Archive for December, 2008

Self-Dosing Pain Medications - be careful!

Tuesday, December 16th, 2008

painkillersAllowing patients to control their own pain medication intravenously is four times more likely to cause the patient harm than other medications, a new study says.

The report, published in the December issue of The Joint Commission Journal on Quality and Patient Safety, shows that most mistakes involving intravenous patient-controlled analgesia (PCA) resulted from either human error, equipment issues or communication problems that led to the patient receiving the wrong dosage or drug. PCA errors also tended to be more severe — harming patients and requiring clinical interventions — than other types of medication errors.

“The entire PCA process is highly complex,” lead author Rodney W. Hicks, the UMC Health System Endowed Chair for Patient Safety at Texas Tech University Health Sciences Center in Lubbock, said in a news release issued by the journal’s publisher. “PCA orders must be written, reviewed, and then accurately programmed into sophisticated delivery devices for patients to be pain free. Such complexity makes PCA an error-prone process. Health care organizations should now plan to make the process safer.”

The five-year study uncovered more than 9,500 PCA errors. Patients were harmed in 6.5 percent of these incidents, compared to 1.5 percent for general medication errors.

In PCA, a computerized pump with a syringe of prescribed pain medication is hooked straight into a patient’s intravenous (IV) line. The patient can self-dose by pushing a button.

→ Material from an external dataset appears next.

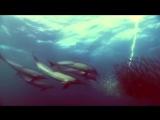 Фредерик Шопен - Ноктюрн №20 (Trance Remix) - MX77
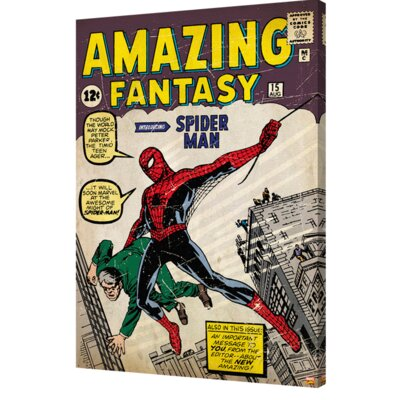 'Spider-Man - Amazing Fantasy #15' Graphic Art on Wrapped Canvas CVA00155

Hicks and his co-authors make three recommendations to reduce future PCA errors:
Simplify the equipment. Easier step-by-step setup instructions could cut down on programming errors by caregivers setting up the PCA machine’s dosage levels.
Use bar codes and keep an electronic medication administration record. Making a standard practice out of independent double-checks of the PCA orders, the product, and the PCA device could help prevent giving patients’ the wrong medication.
Design and use easy, standardized forms for PCA. Use of universal forms by pharmacists could correct communication issues in the process.

Painkillers Linked to Increase in Overdose Deaths

Deaths from overdoses of prescription drugs, primarily pain relievers, appear to be on the rise throughout the United States, new research suggests.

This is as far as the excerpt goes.